11 Jun 2015
Twice Dead "I'll Love You Till You're Dead Again"
Reviewed by Grey Malkin (The Hare & The Moon)
The Isle Of Man's Twice Dead have recently unloaded their latest opus onto the world wide web, press play and it goes off like an exhilarating psych noise electronic bomb. Featuring lead vocalist Mike Seed (who also records as Sand Fingers) on saxophone and words, Richard Quirk on modular synths and guitars, Martyn Thomas on drums and Neil Whitehead on bass, this is a maelstrom of Hawkwind meets Sonic Youth intent and carefully controlled melodic cacophony.
Opener 'Slip Your Moorings' begins with a howl of electrics and distorted bass, Seed's flanged and reverberated vocals drifting eerily over the quickening pace and building rhythm of the song. A mixture of The Fall's steady beat, Earth's monolithic riffage and Silver Apple's wired electronic soundscapes this is a truly massive and immersive experience. 'Petronius' follows immediately on, spoken word vocals emerging from the rippling and divebombing guitar bursts recalling the Wire of '154' (always a good thing in this listener's book).
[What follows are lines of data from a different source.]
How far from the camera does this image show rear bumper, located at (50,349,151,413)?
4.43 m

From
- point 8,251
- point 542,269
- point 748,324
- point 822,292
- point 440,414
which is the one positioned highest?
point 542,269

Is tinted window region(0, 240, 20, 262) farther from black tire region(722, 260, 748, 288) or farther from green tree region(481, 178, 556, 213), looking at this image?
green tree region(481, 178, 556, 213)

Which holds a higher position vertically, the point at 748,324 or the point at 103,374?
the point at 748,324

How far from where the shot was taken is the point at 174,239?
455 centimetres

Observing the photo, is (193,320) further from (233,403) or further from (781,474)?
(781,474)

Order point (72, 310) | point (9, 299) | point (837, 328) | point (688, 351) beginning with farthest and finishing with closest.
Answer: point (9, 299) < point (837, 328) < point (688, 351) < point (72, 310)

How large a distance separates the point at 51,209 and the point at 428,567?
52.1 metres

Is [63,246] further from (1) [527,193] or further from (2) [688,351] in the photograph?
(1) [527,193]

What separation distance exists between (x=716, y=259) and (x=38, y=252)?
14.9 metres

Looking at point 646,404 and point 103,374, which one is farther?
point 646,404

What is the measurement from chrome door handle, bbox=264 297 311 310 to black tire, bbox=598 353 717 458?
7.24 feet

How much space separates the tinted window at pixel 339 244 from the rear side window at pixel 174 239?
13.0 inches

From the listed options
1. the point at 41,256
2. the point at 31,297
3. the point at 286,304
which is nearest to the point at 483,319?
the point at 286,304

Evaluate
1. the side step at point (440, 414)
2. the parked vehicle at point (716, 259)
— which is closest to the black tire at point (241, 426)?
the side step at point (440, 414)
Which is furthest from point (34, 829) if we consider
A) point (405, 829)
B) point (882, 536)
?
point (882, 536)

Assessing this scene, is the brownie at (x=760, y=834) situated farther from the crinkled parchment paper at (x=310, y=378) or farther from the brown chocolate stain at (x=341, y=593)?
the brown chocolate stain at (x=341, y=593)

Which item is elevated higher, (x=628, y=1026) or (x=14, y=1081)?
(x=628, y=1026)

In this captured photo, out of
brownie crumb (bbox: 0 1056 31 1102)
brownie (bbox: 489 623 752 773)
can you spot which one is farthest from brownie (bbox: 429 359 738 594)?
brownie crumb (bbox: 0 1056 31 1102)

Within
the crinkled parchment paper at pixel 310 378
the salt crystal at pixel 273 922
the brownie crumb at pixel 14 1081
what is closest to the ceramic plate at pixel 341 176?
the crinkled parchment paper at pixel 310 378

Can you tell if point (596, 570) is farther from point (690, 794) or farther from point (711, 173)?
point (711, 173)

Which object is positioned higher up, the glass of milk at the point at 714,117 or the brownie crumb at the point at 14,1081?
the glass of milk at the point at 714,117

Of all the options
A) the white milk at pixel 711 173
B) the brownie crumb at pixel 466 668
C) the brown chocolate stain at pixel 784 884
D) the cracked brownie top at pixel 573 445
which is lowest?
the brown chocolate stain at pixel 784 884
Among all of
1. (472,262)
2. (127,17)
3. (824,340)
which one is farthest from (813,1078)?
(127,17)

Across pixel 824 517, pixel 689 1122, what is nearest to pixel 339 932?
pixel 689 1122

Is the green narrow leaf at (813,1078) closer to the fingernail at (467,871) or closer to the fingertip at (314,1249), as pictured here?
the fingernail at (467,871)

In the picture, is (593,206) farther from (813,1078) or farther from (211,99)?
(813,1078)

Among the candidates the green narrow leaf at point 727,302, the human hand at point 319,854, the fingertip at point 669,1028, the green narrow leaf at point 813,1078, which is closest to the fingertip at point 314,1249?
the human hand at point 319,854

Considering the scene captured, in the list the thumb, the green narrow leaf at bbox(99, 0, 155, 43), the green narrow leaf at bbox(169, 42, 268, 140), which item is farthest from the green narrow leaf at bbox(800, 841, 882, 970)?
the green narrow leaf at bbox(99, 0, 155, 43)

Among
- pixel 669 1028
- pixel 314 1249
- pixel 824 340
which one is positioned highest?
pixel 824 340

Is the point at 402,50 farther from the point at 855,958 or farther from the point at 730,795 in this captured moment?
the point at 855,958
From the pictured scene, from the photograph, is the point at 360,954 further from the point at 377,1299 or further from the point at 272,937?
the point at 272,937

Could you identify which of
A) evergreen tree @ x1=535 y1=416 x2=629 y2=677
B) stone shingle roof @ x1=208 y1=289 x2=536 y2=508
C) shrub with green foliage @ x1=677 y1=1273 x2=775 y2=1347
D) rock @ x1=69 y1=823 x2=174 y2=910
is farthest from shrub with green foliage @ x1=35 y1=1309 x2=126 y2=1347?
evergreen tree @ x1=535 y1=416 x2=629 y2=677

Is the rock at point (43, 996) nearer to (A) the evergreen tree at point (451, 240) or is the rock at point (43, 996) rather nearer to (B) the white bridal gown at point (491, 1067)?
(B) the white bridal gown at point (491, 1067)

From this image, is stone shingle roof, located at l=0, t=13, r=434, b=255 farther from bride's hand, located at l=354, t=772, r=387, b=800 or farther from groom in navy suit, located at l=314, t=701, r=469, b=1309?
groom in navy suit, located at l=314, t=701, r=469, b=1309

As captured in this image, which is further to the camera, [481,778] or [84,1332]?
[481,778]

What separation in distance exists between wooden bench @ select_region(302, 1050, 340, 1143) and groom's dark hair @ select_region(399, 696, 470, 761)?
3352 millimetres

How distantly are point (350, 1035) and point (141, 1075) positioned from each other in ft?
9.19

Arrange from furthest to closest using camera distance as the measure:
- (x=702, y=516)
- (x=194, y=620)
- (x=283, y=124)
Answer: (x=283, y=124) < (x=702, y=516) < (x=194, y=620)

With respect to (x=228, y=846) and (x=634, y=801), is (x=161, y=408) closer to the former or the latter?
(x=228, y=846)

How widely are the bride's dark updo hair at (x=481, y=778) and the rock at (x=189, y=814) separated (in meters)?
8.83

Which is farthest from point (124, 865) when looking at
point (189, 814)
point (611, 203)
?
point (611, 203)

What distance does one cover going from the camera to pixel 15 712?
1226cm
An epic nine minutes long this is a genuinely thrilling, hairs on the back of your neck cosmic electronic jam. Tightly controlled but endlessly inventive the sound becomes almost trance like as wave upon wave of guitar and vintage synth roar forwards. 'The Shadow Narrative' emerges from the previous track, jagged synth pulsating and delivering a riff that 'Hall Of The Mountain Grill' era Hawkwind would be proud of. Free form and exploratory (although always within the tightly held beat) the song propels ever onwards until it fades into a humming drone and Seed's distinctive, dispassionate spoken word vocals, a chilling end to the lysergic electronic jam that came before. 'The Star Of India' has some of the most apocalyptic guitar playing you will ever hear, the distorted Big Black style bass growling beneath modular whooshes and wails and Seed's voice. Experimental, distinctly English and electrifying; Twice Dead are a hidden treasure indeed.
'Provincial Station (Goodbye Madame B)' slows the pace down with a creeping bassline and saxophone and keyboard feedback; a haunted prowl through some darkened recess of the mind. The synth modules bubble into life as the guitar lays a backdrop of dread and tension for Seed's narration. Think Throbbing Gristle, the afore mentioned Wire and Hawkwind and perhaps also Om or Sleep; but also be aware that Twice Dead are their own unique proposition who ultimately sound quite like nothing else on this earth. A case in point is 'Tide Tables'; with its sparkling synth and Seed's urgent delivery it is utterly entrancing and genuinely beautiful, the electronics creating and ebb and flow not unlike a vast electric ocean. It is arguably the stand out track on an already deeply impressive album. Closer 'Arthur's Wain' is another eccentric English tale told over a strolling bassline, swathes of distortion and a building urgent beat. If the Velvet Underground had come from the Isle Of Man then 'White Light White Heat' might have sounded like this.
It is truly pleasing that, in the age of safe and predictable major label releases and empty and depressing TV talent shows that out of the darkness comes music like that of Twice Dead. Pushing boundaries, following their own unique path and making music that burns with life, energy and creativity they demand to be heard.